(REQUEST):
The records below must be duplicated exactly, character for character.

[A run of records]
■ ■ ■
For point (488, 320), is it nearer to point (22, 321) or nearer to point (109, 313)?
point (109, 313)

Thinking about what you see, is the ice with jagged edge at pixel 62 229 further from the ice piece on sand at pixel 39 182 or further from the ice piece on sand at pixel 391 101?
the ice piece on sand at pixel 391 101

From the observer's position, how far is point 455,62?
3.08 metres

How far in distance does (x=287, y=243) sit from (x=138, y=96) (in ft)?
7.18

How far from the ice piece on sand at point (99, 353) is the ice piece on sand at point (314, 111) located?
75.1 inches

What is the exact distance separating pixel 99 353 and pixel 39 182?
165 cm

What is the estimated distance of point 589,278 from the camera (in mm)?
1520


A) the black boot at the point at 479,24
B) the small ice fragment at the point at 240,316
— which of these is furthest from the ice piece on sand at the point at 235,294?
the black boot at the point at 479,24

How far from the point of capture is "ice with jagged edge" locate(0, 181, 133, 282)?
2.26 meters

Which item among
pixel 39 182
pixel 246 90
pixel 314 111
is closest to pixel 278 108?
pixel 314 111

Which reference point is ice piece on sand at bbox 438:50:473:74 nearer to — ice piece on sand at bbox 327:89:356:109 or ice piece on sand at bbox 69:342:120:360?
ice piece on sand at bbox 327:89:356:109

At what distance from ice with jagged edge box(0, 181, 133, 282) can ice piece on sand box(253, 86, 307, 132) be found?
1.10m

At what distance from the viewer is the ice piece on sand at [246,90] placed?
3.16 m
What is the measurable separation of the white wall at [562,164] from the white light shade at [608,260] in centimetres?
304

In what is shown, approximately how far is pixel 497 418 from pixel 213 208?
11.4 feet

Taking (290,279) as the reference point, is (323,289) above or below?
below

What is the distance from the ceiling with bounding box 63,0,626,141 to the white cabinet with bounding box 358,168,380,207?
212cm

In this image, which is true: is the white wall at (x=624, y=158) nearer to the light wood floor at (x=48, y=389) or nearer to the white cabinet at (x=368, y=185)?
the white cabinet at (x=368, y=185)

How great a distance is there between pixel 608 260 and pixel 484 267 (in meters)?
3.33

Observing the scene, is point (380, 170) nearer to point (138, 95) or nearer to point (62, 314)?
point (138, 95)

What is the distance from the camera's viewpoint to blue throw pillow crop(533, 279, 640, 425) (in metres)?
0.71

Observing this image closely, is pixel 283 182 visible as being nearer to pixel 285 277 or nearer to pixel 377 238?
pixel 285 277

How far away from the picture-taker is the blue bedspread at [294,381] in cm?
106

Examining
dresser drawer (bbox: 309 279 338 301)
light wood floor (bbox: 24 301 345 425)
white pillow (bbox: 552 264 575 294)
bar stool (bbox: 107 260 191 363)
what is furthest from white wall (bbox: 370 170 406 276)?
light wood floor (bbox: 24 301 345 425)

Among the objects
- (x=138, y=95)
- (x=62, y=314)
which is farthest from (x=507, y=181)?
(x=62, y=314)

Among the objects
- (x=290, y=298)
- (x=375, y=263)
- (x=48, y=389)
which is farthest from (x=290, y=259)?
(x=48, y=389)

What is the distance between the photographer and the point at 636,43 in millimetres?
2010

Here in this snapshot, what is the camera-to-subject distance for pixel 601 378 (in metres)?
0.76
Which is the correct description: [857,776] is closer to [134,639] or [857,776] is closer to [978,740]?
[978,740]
■ ■ ■
(ANSWER TO THE TASK):
For point (488, 320), is it nearer to point (22, 321) or nearer to point (109, 313)?
point (109, 313)

Thinking about what you see, is the ice with jagged edge at pixel 62 229 further from the ice piece on sand at pixel 39 182 or further from the ice piece on sand at pixel 391 101?
the ice piece on sand at pixel 391 101

From the observer's position, how far is point 455,62?
3.08 metres

How far in distance does (x=287, y=243) sit from (x=138, y=96) (in ft)?
7.18

How far from the ice piece on sand at point (99, 353) is the ice piece on sand at point (314, 111) located?
75.1 inches

What is the exact distance separating pixel 99 353 and pixel 39 182?
165 cm

What is the estimated distance of point 589,278 from the camera (in mm)?
1520


A) the black boot at the point at 479,24
B) the small ice fragment at the point at 240,316
— which of these is furthest from the ice piece on sand at the point at 235,294?
the black boot at the point at 479,24

How far from the point of capture is "ice with jagged edge" locate(0, 181, 133, 282)?
2.26 meters

Which item among
pixel 39 182
pixel 246 90
pixel 314 111
is closest to pixel 278 108?
pixel 314 111

Which reference point is ice piece on sand at bbox 438:50:473:74 nearer to — ice piece on sand at bbox 327:89:356:109 or ice piece on sand at bbox 69:342:120:360?
ice piece on sand at bbox 327:89:356:109

At what distance from ice with jagged edge box(0, 181, 133, 282) can ice piece on sand box(253, 86, 307, 132) be found?
1.10m

At what distance from the viewer is the ice piece on sand at [246,90] placed?
3.16 m
What is the measurable separation of the white wall at [562,164] from the white light shade at [608,260] in centimetres?
304

In what is shown, approximately how far is pixel 497 418 from pixel 213 208?
11.4 feet

Taking (290,279) as the reference point, is (323,289) above or below?
below

What is the distance from the ceiling with bounding box 63,0,626,141 to the white cabinet with bounding box 358,168,380,207?
212cm

In this image, which is true: is the white wall at (x=624, y=158) nearer to the light wood floor at (x=48, y=389) or nearer to the white cabinet at (x=368, y=185)?
the white cabinet at (x=368, y=185)

How great a distance is there between pixel 608 260 and pixel 484 267 (in meters)?
3.33

Observing the scene, is point (380, 170) nearer to point (138, 95) or nearer to point (62, 314)?
point (138, 95)

What is the distance from the camera's viewpoint to blue throw pillow crop(533, 279, 640, 425) (in metres)?
0.71

Observing this image closely, is pixel 283 182 visible as being nearer to pixel 285 277 or nearer to pixel 377 238?
pixel 285 277

How far away from the picture-taker is the blue bedspread at [294,381] in cm?
106

Examining
dresser drawer (bbox: 309 279 338 301)
light wood floor (bbox: 24 301 345 425)
white pillow (bbox: 552 264 575 294)
bar stool (bbox: 107 260 191 363)
what is furthest from white wall (bbox: 370 170 406 276)?
light wood floor (bbox: 24 301 345 425)

Among the objects
- (x=138, y=95)
- (x=62, y=314)
which is farthest from (x=507, y=181)?
(x=62, y=314)

Among the objects
- (x=290, y=298)
- (x=375, y=263)
- (x=48, y=389)
which is farthest from (x=290, y=259)?
(x=48, y=389)

What is the distance between the photographer and the point at 636,43 in millimetres?
2010

Here in this snapshot, what is the camera-to-subject distance for pixel 601 378 (in metres)?
0.76
Which is the correct description: [857,776] is closer to [134,639] or [857,776] is closer to [978,740]?
[978,740]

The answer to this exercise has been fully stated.